### Source
The violent riots that have shaken Armenia and Azerbaijan in recent weeks confront Moscow with a dilemma.

As is well known, the communist regime in the Soviet Union rests not on the consent of the governed but on force--and the conviction, which the recurrent use of this force has managed to instill in the populace, that all resistance to it is futile. A communist regime, therefore, cannot tolerate spontaneous violence of any kind because it betokens weakness and sets in motion a momentum that may cause the state to fall apart. Gorbachev’s conservative opponents undoubtedly relish the recent Armenian-Azerbaijani violence as proof that glasnost and perestroika undermine the communist system’s foundations.

At the same time, if Gorbachev were to suppress these riots by force, as he obviously is able to do, he would deal a serious blow to his entire reform program. Resorting to force to silence expressions of public discontent means going back on glasnost , and encourages those who demand that similar methods be used to cope with all of Soviet Russia’s problems.

Unable to choose between these unpalatable alternatives, Gorbachev has for the time being resorted to persuasion. How effective this tactic will be remains to be seen. But even if persuasion succeeds in quieting curent violence, it will not resolve the underlying cause, which is the colonial nature of the Soviet state. Gorbachev has recently called the nationality question the most serious problem confronting his government. This statement is a welcome, if much belated, recognition of the fact that, as the only remaining empire in the world, the Soviet Union is in this respect, as in many others, an anachronism.

### A series of records
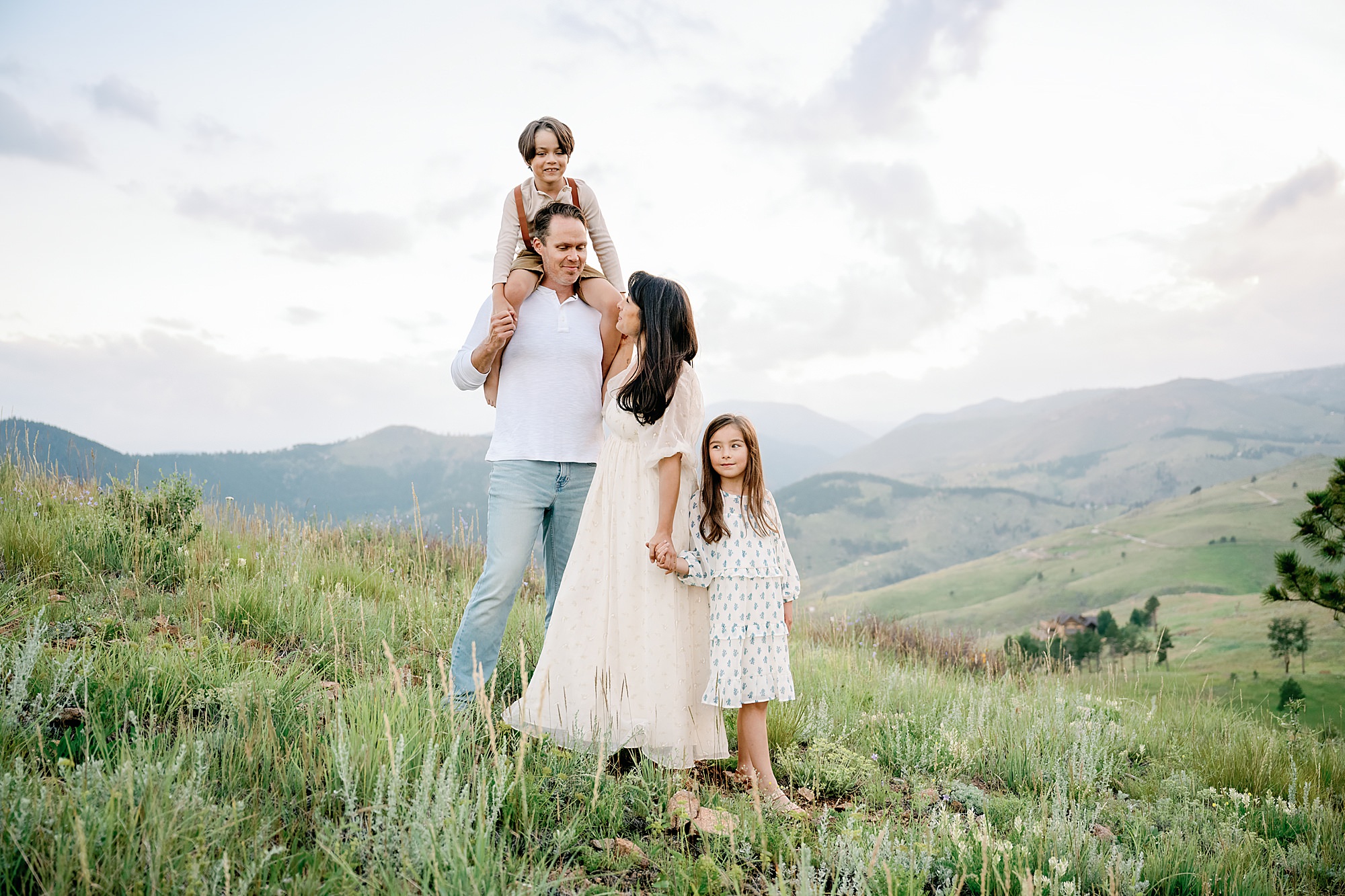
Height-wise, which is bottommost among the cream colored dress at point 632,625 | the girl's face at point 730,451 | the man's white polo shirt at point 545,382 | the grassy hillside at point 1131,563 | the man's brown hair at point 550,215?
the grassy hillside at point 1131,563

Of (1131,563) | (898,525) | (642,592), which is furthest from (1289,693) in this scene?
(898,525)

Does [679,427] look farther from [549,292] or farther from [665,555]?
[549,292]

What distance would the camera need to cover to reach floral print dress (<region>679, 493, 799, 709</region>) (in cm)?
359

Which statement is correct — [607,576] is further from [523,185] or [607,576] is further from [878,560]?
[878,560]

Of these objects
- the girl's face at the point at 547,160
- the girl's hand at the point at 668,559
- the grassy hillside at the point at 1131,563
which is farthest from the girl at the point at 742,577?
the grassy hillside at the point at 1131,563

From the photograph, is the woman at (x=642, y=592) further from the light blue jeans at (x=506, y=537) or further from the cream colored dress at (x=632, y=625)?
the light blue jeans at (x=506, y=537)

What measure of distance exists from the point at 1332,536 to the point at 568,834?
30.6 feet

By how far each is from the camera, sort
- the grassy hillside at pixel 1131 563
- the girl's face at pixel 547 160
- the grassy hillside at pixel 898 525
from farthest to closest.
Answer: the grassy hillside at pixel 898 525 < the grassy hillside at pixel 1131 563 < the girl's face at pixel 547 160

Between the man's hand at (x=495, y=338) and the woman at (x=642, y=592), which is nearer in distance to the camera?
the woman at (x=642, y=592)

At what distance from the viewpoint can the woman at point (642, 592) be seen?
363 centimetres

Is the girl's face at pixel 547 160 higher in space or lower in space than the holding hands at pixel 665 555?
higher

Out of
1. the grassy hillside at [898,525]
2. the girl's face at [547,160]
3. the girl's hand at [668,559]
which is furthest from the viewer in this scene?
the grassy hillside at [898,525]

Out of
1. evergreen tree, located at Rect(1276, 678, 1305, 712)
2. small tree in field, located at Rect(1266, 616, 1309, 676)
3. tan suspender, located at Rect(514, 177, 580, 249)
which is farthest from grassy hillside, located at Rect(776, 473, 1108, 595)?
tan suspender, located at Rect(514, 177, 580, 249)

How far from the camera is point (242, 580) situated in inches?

### Exercise description
Copy out the whole text above about Moscow's dilemma over the Armenian-Azerbaijani riots, word for word.

### Completed task
The violent riots that have shaken Armenia and Azerbaijan in recent weeks confront Moscow with a dilemma.

As is well known, the communist regime in the Soviet Union rests not on the consent of the governed but on force--and the conviction, which the recurrent use of this force has managed to instill in the populace, that all resistance to it is futile. A communist regime, therefore, cannot tolerate spontaneous violence of any kind because it betokens weakness and sets in motion a momentum that may cause the state to fall apart. Gorbachev’s conservative opponents undoubtedly relish the recent Armenian-Azerbaijani violence as proof that glasnost and perestroika undermine the communist system’s foundations.

At the same time, if Gorbachev were to suppress these riots by force, as he obviously is able to do, he would deal a serious blow to his entire reform program. Resorting to force to silence expressions of public discontent means going back on glasnost , and encourages those who demand that similar methods be used to cope with all of Soviet Russia’s problems.

Unable to choose between these unpalatable alternatives, Gorbachev has for the time being resorted to persuasion. How effective this tactic will be remains to be seen. But even if persuasion succeeds in quieting curent violence, it will not resolve the underlying cause, which is the colonial nature of the Soviet state. Gorbachev has recently called the nationality question the most serious problem confronting his government. This statement is a welcome, if much belated, recognition of the fact that, as the only remaining empire in the world, the Soviet Union is in this respect, as in many others, an anachronism.